The Indian cement industry has registered healthy volume growth in the first half of FY23, although the pace of growth has decelerated compared to FY22. Cement production rose 12.8% year-on-year during April-August 2022, versus 71% growth in the same period last year.

Initially, rural housing and infrastructure drove demand growth before moderating due to monsoons. The affordable housing segment saw robust demand aided by government initiatives including the PMAY scheme.

Cement prices which had declined during the second COVID wave in mid-2021 recovered strongly from September 2021 onwards, with firms undertaking consecutive monthly hikes of Rs 15-20 per bag till March 2022 to pass on rising input costs. Prices continued to remain firm in the first half of FY23 too.

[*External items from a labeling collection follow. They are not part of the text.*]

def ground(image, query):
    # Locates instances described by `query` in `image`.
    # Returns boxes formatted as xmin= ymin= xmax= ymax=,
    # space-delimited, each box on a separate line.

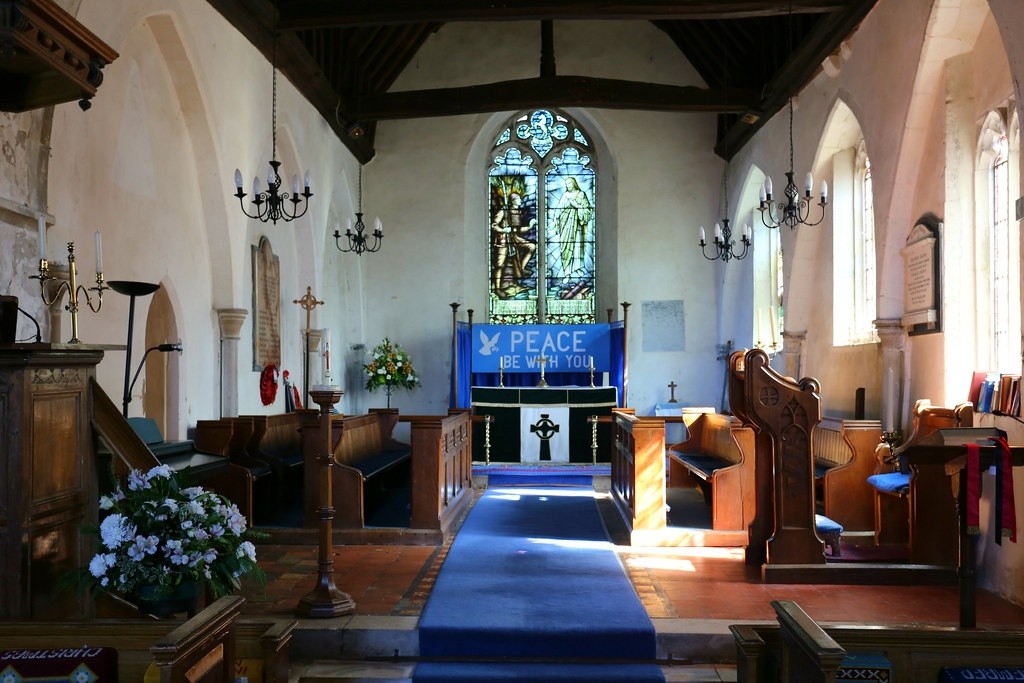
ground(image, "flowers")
xmin=361 ymin=337 xmax=421 ymax=393
xmin=53 ymin=464 xmax=272 ymax=601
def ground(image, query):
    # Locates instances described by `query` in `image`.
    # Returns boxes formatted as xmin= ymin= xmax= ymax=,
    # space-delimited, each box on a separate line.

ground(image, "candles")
xmin=38 ymin=215 xmax=47 ymax=260
xmin=500 ymin=357 xmax=503 ymax=368
xmin=541 ymin=352 xmax=544 ymax=359
xmin=95 ymin=230 xmax=102 ymax=273
xmin=591 ymin=357 xmax=593 ymax=368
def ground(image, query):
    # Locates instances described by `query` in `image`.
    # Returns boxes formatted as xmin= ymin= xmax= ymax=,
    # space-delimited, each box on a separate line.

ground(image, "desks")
xmin=470 ymin=386 xmax=618 ymax=464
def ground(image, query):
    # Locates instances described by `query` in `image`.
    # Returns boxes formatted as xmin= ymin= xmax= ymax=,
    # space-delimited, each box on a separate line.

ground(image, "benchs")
xmin=813 ymin=400 xmax=973 ymax=565
xmin=668 ymin=407 xmax=756 ymax=530
xmin=197 ymin=409 xmax=411 ymax=529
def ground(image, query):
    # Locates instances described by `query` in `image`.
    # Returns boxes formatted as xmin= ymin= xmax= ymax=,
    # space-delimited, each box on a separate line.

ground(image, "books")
xmin=918 ymin=427 xmax=1001 ymax=446
xmin=966 ymin=371 xmax=1022 ymax=418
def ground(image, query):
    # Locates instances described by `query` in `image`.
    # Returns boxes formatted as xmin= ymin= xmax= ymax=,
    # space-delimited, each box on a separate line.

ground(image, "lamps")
xmin=757 ymin=1 xmax=827 ymax=231
xmin=234 ymin=0 xmax=314 ymax=225
xmin=333 ymin=156 xmax=384 ymax=257
xmin=698 ymin=41 xmax=752 ymax=264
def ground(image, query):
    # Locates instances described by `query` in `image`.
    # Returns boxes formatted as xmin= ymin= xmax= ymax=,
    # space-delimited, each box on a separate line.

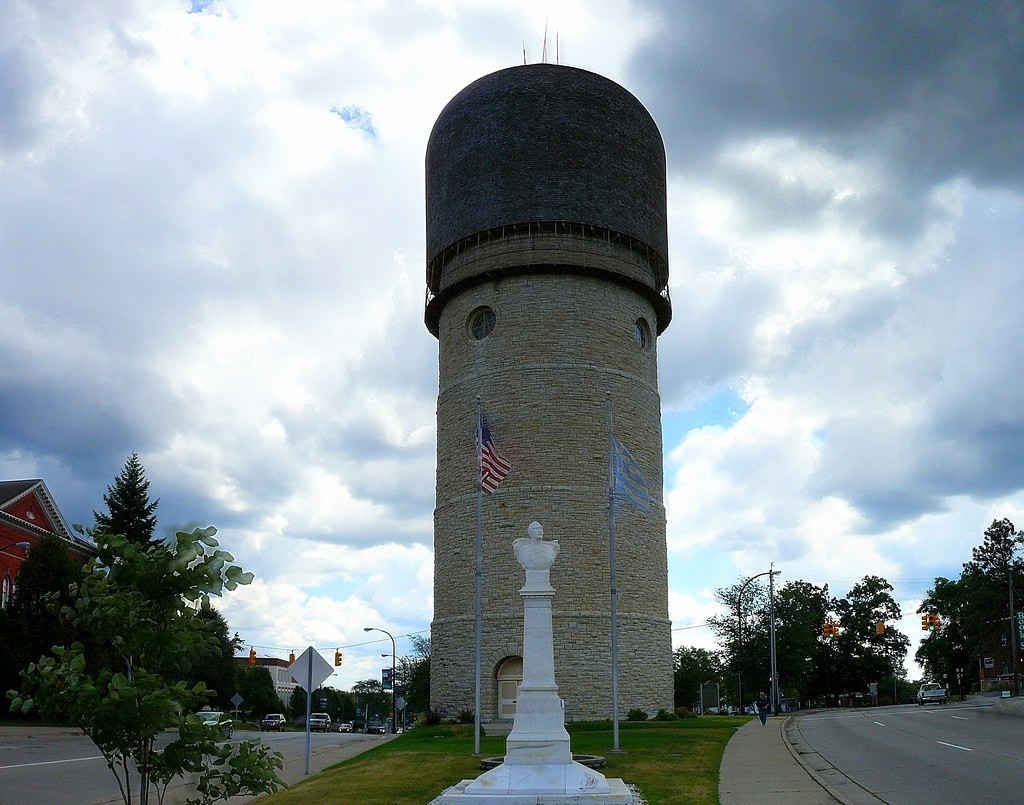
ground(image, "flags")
xmin=613 ymin=435 xmax=650 ymax=514
xmin=476 ymin=414 xmax=512 ymax=496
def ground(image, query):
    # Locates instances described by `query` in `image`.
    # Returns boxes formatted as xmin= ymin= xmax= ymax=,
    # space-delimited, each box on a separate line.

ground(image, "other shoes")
xmin=762 ymin=723 xmax=765 ymax=727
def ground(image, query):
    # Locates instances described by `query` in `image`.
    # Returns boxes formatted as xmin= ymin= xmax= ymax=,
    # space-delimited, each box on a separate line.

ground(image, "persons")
xmin=741 ymin=704 xmax=745 ymax=716
xmin=756 ymin=692 xmax=769 ymax=727
xmin=774 ymin=704 xmax=779 ymax=716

Cost pressure was witnessed in key inputs like coal, petcoke, diesel and packaging materials. Through price hikes and cost control measures, cement companies managed to maintain margins in FY22. However, the Russia-Ukraine conflict exacerbated input cost inflation in FY23.

Coal prices nearly doubled over the last one year owing to factors like Indonesia’s coal export ban, low coal inventory in India and high global energy prices. Diesel prices also remained elevated. To reduce impact, companies implemented waste heat recovery systems, increased renewable energy use and used alternative fuels.

Capex announcements by cement companies stood at Rs 28,000 crore in FY22 and Rs 25,000 crore in just first half of FY23, towards expanding capacity and adding grinding units closer to demand centers. With strong demand recovery over two years, capacity utilization levels rose to 70% in FY22.